ADR 0028: QA Evaluation Harness and Calibration Gates

Status

Accepted

Problem

Pipeline quality checks lacked a dedicated fixture-driven evaluation harness that could assert stage-level regressions on realistic narrative inputs. CI also did not publish a durable QA artifact showing alignment/confidence drift over time.

Non-goals

  • Replacing deterministic rule-based pipeline stages with model-backed systems.
  • Introducing external QA services or online benchmarking dependencies.
  • Altering API authentication or storage contracts for production story data.

Public API

New public CLI surface:

  • story-qa-eval
  • Runs fixture-driven QA evaluation.
  • Supports strict failure mode and JSON summary output path.

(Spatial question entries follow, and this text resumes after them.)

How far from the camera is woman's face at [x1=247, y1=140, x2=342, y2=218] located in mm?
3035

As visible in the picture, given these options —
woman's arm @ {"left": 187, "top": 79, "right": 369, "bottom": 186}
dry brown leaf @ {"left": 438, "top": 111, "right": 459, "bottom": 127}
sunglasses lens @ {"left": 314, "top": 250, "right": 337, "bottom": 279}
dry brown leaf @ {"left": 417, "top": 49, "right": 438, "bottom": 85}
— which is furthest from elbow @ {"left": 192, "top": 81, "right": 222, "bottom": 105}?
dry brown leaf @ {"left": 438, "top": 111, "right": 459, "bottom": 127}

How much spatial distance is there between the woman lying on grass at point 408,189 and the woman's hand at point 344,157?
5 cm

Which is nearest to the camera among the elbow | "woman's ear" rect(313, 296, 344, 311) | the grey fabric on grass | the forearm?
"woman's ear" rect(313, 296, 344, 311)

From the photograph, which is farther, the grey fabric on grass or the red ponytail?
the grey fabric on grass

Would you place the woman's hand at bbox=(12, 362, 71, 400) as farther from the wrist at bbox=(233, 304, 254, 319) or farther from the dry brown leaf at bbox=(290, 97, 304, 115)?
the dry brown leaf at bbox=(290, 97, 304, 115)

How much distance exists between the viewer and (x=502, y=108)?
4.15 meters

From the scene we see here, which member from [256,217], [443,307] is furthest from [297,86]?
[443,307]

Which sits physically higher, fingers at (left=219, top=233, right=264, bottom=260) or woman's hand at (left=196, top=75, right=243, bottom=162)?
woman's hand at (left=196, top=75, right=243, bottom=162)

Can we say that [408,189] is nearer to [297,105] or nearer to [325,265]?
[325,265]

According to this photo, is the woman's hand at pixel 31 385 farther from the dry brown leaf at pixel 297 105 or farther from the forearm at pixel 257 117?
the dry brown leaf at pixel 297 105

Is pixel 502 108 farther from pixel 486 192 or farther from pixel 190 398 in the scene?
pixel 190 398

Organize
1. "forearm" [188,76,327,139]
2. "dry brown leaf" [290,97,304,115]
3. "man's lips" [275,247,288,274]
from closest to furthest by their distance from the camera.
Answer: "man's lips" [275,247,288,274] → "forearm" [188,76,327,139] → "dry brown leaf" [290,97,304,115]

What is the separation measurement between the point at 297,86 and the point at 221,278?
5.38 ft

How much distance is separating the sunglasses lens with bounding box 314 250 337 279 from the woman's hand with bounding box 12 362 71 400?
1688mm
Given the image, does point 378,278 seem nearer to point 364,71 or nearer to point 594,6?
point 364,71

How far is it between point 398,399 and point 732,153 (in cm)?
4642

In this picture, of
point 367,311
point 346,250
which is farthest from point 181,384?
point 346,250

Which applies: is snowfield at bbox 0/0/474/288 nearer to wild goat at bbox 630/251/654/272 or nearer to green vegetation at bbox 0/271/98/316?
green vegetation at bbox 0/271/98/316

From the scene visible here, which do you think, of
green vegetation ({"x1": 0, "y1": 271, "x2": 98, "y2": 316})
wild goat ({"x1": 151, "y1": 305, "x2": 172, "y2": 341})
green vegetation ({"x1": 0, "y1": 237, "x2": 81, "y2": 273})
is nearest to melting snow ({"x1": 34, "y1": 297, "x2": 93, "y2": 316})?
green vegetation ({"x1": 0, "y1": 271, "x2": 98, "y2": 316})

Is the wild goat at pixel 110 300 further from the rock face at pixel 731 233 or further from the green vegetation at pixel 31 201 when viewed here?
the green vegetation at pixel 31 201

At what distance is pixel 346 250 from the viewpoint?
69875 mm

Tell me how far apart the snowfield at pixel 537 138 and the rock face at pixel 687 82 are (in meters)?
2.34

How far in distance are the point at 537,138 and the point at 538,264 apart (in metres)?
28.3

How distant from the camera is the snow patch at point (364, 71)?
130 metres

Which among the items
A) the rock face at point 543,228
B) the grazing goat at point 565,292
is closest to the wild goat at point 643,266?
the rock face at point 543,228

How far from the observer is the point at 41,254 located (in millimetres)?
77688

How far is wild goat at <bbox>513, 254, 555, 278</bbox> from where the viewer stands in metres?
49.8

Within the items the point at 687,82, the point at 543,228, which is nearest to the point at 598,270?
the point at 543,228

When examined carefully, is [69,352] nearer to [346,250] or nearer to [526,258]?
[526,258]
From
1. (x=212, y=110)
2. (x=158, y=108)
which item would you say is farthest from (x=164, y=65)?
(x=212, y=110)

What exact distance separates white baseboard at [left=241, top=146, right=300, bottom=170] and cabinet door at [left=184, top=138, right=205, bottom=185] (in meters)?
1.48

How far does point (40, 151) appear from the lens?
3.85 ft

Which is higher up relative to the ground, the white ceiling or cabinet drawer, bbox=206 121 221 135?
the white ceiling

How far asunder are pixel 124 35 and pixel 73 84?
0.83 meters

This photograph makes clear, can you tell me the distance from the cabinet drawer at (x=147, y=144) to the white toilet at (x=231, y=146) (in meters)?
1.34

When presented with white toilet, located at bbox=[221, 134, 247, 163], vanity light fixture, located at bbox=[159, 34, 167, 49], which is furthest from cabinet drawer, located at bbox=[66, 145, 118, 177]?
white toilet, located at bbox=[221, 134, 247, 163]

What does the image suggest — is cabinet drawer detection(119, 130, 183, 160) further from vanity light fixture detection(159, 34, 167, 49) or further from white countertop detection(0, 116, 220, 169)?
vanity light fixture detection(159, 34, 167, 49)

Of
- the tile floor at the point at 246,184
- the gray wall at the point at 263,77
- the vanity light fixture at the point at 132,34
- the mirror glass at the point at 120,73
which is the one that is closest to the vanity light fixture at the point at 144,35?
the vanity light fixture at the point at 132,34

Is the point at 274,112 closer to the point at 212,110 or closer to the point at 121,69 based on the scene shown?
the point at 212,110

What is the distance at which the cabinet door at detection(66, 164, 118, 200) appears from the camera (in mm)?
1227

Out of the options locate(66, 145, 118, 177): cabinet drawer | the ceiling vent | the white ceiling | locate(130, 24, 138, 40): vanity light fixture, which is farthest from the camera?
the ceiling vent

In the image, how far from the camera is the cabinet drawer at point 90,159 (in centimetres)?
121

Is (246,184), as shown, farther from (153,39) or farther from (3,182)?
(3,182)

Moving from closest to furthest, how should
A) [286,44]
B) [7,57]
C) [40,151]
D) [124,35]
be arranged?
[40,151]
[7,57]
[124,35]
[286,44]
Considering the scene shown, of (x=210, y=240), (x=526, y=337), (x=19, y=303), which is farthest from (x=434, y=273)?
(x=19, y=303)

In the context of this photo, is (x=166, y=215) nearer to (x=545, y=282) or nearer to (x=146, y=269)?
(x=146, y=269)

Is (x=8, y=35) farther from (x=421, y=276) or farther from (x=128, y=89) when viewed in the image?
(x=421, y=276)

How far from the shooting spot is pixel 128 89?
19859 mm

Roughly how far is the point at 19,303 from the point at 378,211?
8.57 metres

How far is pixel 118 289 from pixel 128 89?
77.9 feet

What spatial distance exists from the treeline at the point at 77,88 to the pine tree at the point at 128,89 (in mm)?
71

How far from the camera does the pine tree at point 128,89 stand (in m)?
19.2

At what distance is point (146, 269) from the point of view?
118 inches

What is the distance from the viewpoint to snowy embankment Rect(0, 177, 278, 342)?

Repository-level quality workflow updates:

  • CI executes story-qa-eval --strict.
  • CI uploads work/qa/evaluation_summary.json as a build artifact.
  • Pre-push checks execute strict QA evaluation gate.

Invariants

  • QA fixtures are versioned and stored in-repo.
  • Harness computes and records per-segment translation alignment scores.
  • Strict mode fails when fixture expectations or calibration thresholds fail.
  • Fixture corpus always includes:
  • mixed-language/code-switch translation cases
  • at least one adversarial chronology case
  • at least one hard-negative calibration case
  • Calibration thresholds are evaluated against explicit positive/negative fixture splits and surfaced in summary output.

Test plan

  • Add unit tests for evaluation harness pass/fail behavior and fixture coverage.
  • Add CLI entrypoint tests for QA evaluation command output.
  • Extend project contract tests for:
  • Makefile QA target
  • CI QA harness + artifact upload step
  • QA docs presence
  • Run full repository gates:
  • import/contract checks
  • lint/format/type checks
  • pytest
  • strict canary + strict QA evaluation
  • docs build and frontend checks